Reference for wall movement under to ‘engage’ active pressure:

In Winterkorn and Fang, “Foundation Engineering Handbook” Table 12.1
Sand:
Active Pressure: Parallel to Wall .001H
Active Pressure: Rotation About Base .001H
Passive Pressure: Parallel to Wall .05H
Passive Pressure: Rotation About Base >.1H
Clay:
Active Pressure: Parallel to Wall .004H
Active Pressure: Rotation About Base .001H
Passive (No values given) however NAVDAC DM2.2 states that the required strain or wall movement required to mobilize the passive soil is about 2x the movement required for active pressure.
A great reference, but I’m sure it’s been out of print for a while.  My copy is dated 1975.

## Water Pressure

Water pressure can be greatly reduced by providing drainage aggregate and drain pipe directly behind the wall. The density of water is much less than most soils (64 pcf) however its lateral pressure coeffcient is = 1.0 so the Equivalent Fluid or Lateral pressure is 64.5 psf/ft which is higher than most soils in an active pressure case. Therefore water pressure can have a serious impact on the lateral load applied to wall and should be given proper attention if the water is not given a relief source as mentioned above.

****************

TASK GOAL: Reproduce the wall pressure excerpt word for word, everything from "A great reference, but" down to "as mentioned above.". The entries that come next have no role here.

DATASET:

****************

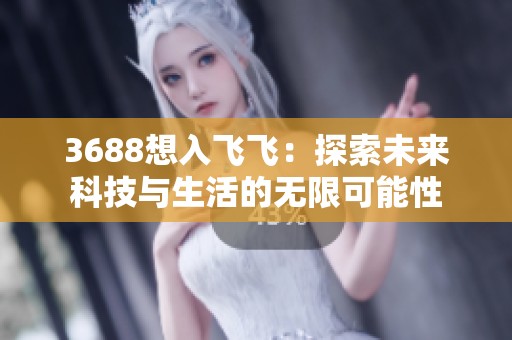 3688想入飞飞：探索未来科技与生活的无限可能性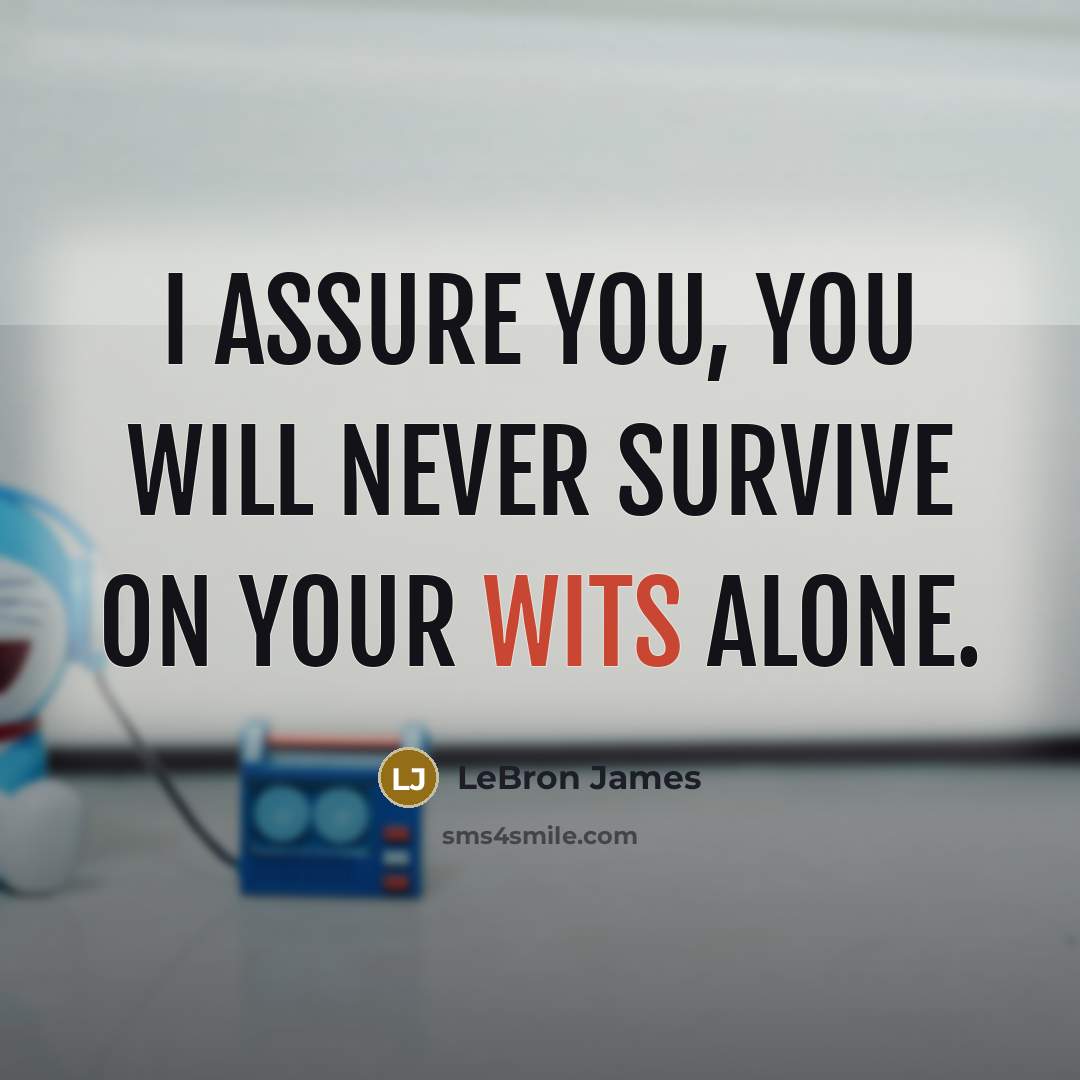 “I assure you, you will never survive on your wits alone.” quote by LeBron James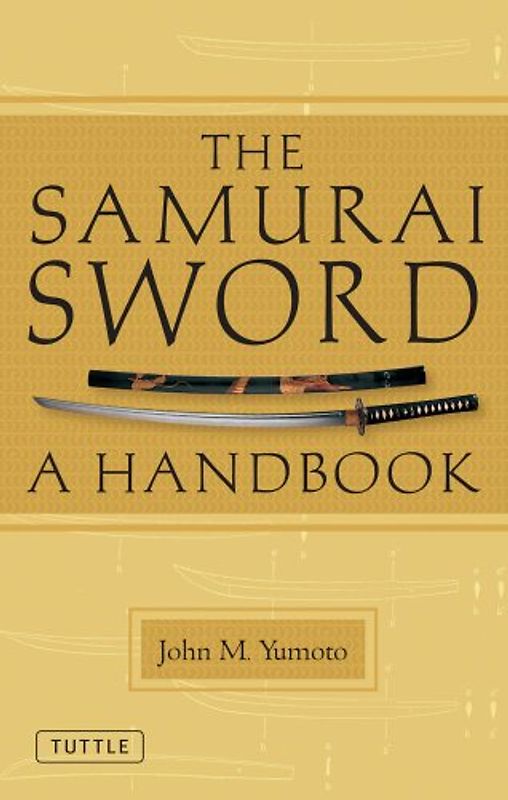The Samurai Sword: A Handbook - Yumoto, John M.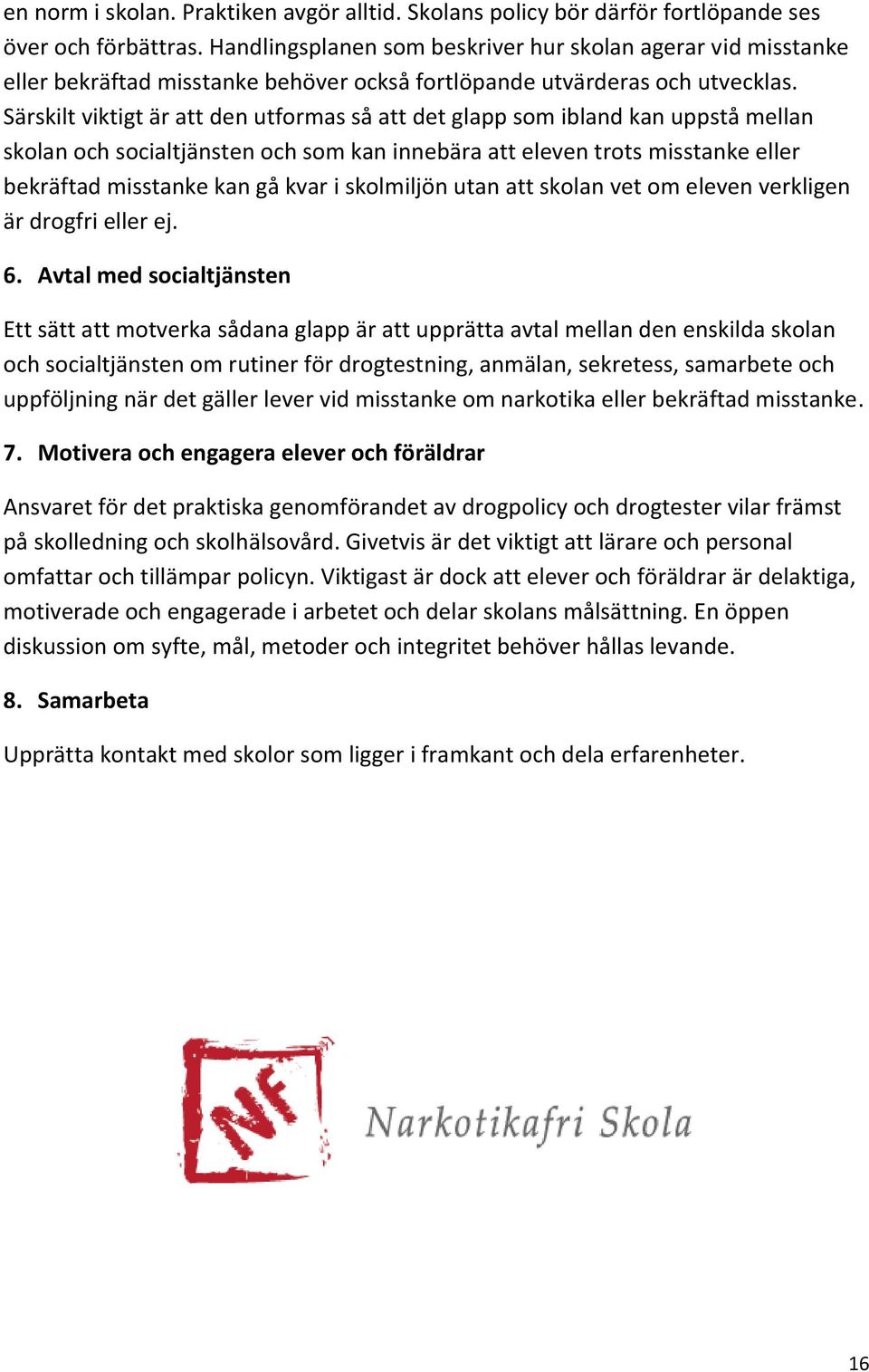 Särskilt viktigt är att den utformas så att det glapp som ibland kan uppstå mellan skolan och socialtjänsten och som kan innebära att eleven trots misstanke eller bekräftad misstanke kan gå kvar i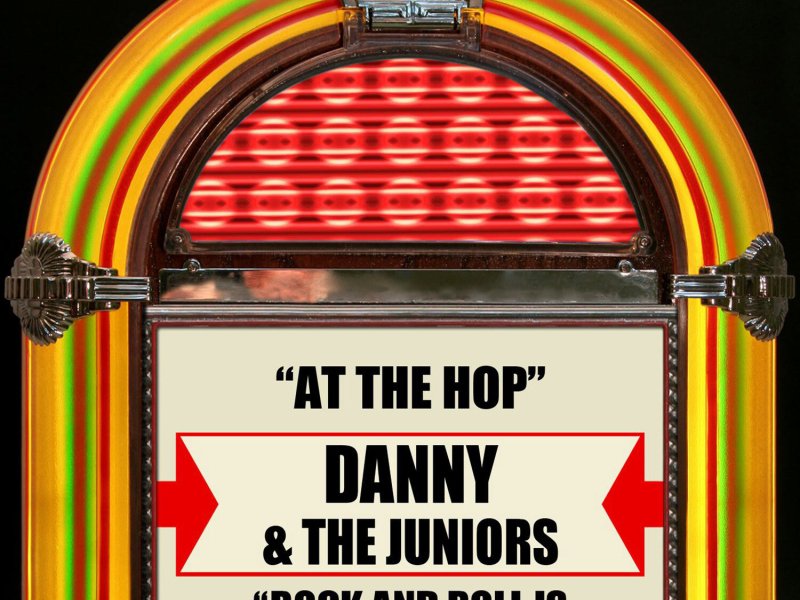 At the Hop / Rock and Roll Is Here to Stay (Rerecorded Version) (EP)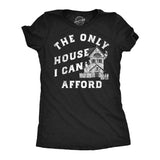 Womens Funny T Shirt The Only House I Can Afford Sarcastic Haunted House Graphic Tee For Ladies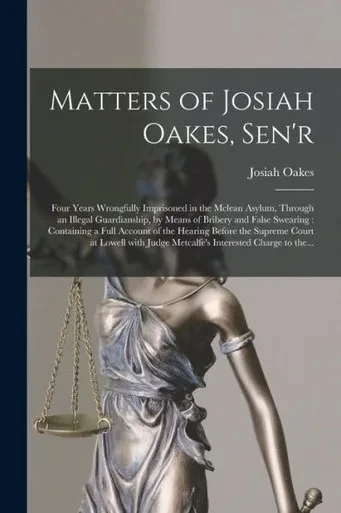 Matters Of Josiah Oakes, Sen'R: Four Years Wrongfully Imprisoned In The Mclean Asylum, Through An Illegal Guardianship, By Means Of Bribery And False ... The Supreme Court At Lowell With Judge...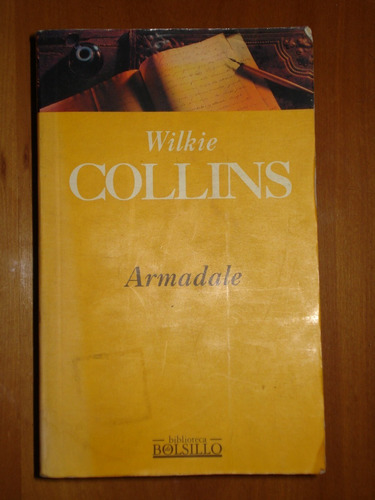 Armadale - Wilkie Collins, Ediciones B, 1999.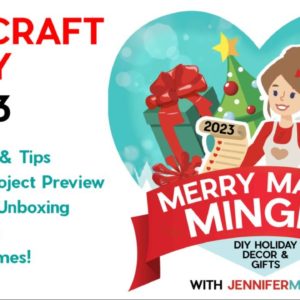 Merry Maker Mingle Craft Party - Craft 'Til Christmas with Jennifer Maker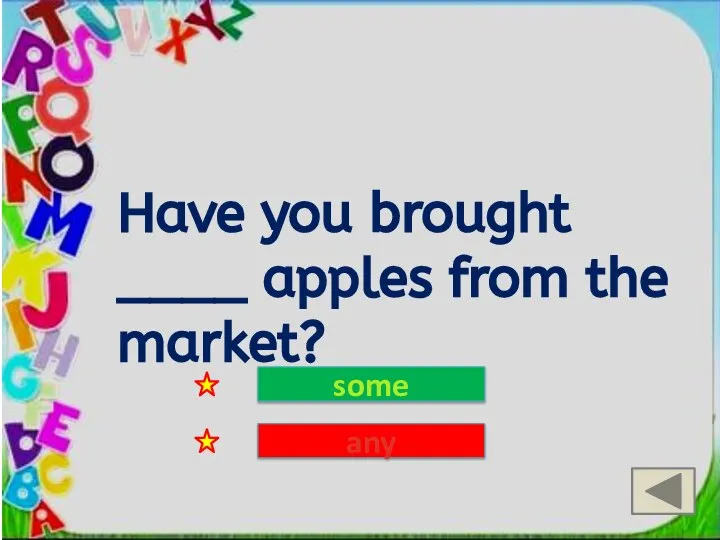 Have you brought ____ apples from the market? some any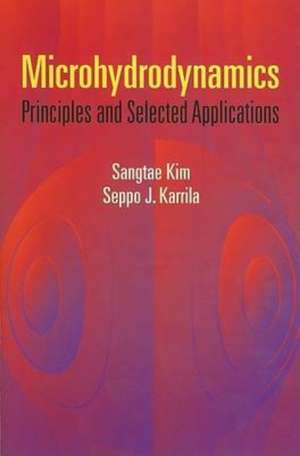 Microhydrodynamics: Principles and Selected Applications de Sangtae Kim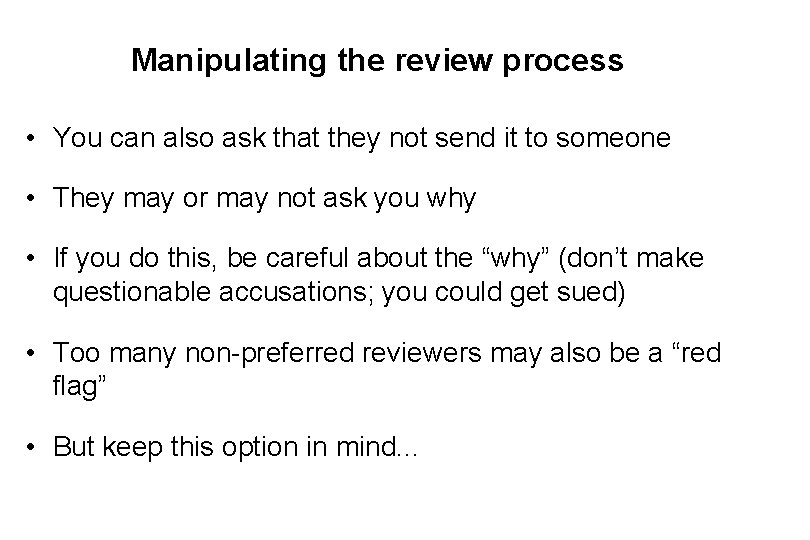 Manipulating the review process • You can also ask that they not send it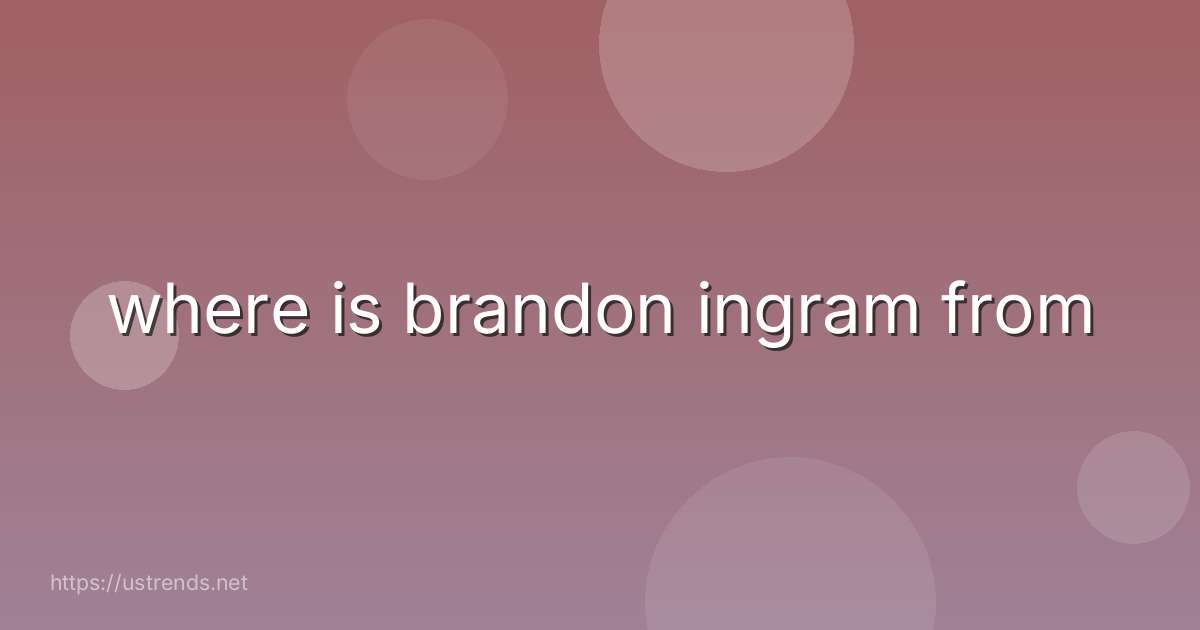 where is brandon ingram from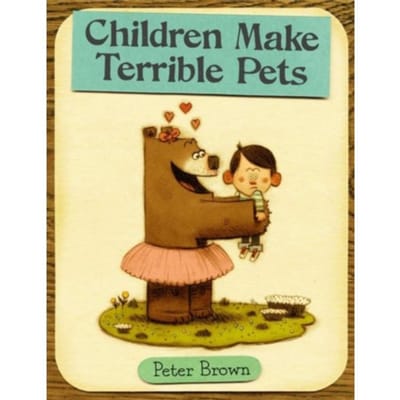 Children Make Terrible Pets - Starring Lucille Beatrice Bear - Peter Brown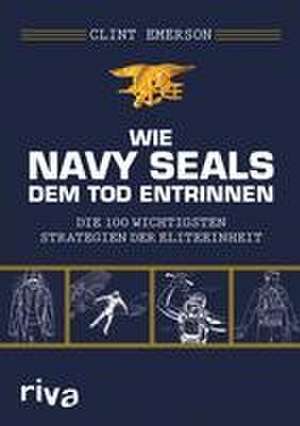 Wie Navy SEALS dem Tod entrinnen de Clint Emerson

****************

TASK ANSWER:
A great reference, but I’m sure it’s been out of print for a while.  My copy is dated 1975.

## Water Pressure

Water pressure can be greatly reduced by providing drainage aggregate and drain pipe directly behind the wall. The density of water is much less than most soils (64 pcf) however its lateral pressure coeffcient is = 1.0 so the Equivalent Fluid or Lateral pressure is 64.5 psf/ft which is higher than most soils in an active pressure case. Therefore water pressure can have a serious impact on the lateral load applied to wall and should be given proper attention if the water is not given a relief source as mentioned above.